To be perfectly honest, when I finished this book, I was uncertain whether to give it a star rating of five, or only three. Five for the total involvement I had felt with the four main protagonists around whom this story is woven. Or three at the sudden shock of its unexpected ending at a very vulnerable point for three of them - and no conclusion to the original question, why did their ever cheerful good friend, Anna Marie, without any warning, commit suicide a few days before Easter?

Batesville Lakes Trailer Park is the less than desirable home location of four female friends. Made beautiful mostly by the undeserved road names like Rosepetal Lane and Tulip Trace, the Park is the seedy site of older style trailers, with narrow surrounding ground space for a garden and drug using teenagers with nothing much to do other than hang out together. The four women find comfort and even fun in each other's company including a girl's bowling night out every Thursday.

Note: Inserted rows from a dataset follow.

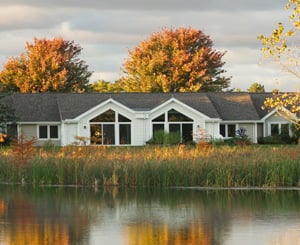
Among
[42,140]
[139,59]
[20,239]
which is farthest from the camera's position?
[139,59]

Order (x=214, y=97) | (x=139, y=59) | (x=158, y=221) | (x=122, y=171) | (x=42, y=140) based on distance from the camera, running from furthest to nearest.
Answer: (x=139, y=59) < (x=214, y=97) < (x=42, y=140) < (x=122, y=171) < (x=158, y=221)

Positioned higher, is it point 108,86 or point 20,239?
point 108,86

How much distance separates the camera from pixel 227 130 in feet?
199

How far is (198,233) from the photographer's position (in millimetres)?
17203

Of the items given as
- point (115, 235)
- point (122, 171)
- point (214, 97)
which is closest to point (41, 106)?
point (214, 97)

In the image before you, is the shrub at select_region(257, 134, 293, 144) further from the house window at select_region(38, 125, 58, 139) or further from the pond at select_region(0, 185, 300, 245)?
the pond at select_region(0, 185, 300, 245)

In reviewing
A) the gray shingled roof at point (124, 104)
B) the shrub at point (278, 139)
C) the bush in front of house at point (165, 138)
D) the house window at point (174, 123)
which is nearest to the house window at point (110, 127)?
the gray shingled roof at point (124, 104)

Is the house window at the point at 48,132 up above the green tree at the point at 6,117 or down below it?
below

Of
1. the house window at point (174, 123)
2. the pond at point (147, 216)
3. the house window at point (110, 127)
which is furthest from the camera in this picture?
the house window at point (174, 123)

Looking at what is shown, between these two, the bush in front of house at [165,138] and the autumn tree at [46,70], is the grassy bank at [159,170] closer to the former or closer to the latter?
the bush in front of house at [165,138]

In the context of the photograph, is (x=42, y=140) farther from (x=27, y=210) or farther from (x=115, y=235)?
(x=115, y=235)

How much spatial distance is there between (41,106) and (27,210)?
39658 mm

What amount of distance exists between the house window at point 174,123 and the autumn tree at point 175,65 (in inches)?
952

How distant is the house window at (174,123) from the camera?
5678 centimetres
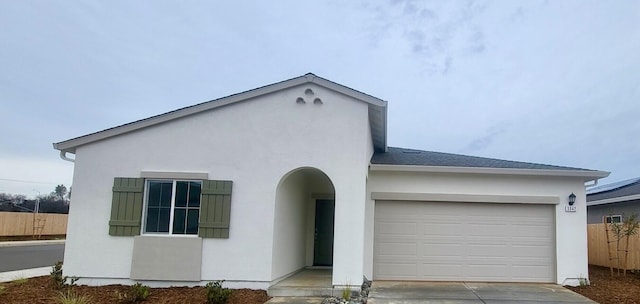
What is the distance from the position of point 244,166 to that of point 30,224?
2556cm

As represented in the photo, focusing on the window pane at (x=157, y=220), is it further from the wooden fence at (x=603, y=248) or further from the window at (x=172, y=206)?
the wooden fence at (x=603, y=248)

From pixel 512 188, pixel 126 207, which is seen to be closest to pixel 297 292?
pixel 126 207

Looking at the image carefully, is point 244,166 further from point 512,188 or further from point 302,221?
point 512,188

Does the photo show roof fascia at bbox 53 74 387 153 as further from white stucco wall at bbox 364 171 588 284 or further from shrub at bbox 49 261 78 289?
shrub at bbox 49 261 78 289

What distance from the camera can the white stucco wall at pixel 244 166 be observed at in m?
9.74

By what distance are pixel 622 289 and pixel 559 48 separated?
8.02m

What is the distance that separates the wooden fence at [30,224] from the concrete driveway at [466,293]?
25.2m

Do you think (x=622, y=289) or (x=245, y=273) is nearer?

They used to be five but the story begins on the day of that fifth woman's funeral. Anne Marie had always seemed the happiest of the group, their confidante and supporter, so her sudden suicide by drugs and wine was a devistating shock especially since she was a Catholic. She had not given even the slightest hint to her friends of what she intended and it increasingly began to haunt them. Why did she do it?

This is not a murder mystery in the usual sense. Indeed, there is really very little story at all, other than the incidents, longings and sorrows which daily occur individually to the group of four during the weeks following the funeral. But as their lives slowly evolve, the question emerges ever louder in the story itself, why did the happy, the lucky one of their original group, kill herself?

Mostly well written, the dialogue is good and the friends emerge as very real people. Their situations are not necessarily pleasant, one is a sex worker, one works in a Bunny bar, all are parents and some described scenes tend towards the lurid. But there is also an empathy built between each one and the reader. The narration by Lindsey Covey is excellent. Her voice is pleasant, an easy listen, and she reads with good pace and intonation, giving all of the protagonists clear and appropriate definition increasing the reality of each one. There are occasional repeated lines or phrases, but whether this is a glitch in the editing or a quirk of the text itself is difficult to say.

I was fortunate in being freely gifted a complimentary copy of Trailer Park Wives by the rights holder, at my request, via Audiobook Boom. Thank you so much. After a slightly slow start on my part, it absorbed me in a way that few books do, hence my surprise when it ended. I understand that there is a second book, Trailer Park Wives, Double Width Edition, which continues the story and this has instantly entered amongst books at the top of my must read list.
Not, perhaps, a book for everyone. There are sex scenes, and comments, which could upset some people. And no violent action, either. There is also talk and use of drugs in a limited way and hints of abuse. But for anyone who enjoys really getting to know characters who çome to life as three dimensional people , and with a growing mystery to solve, this book is highly recommended.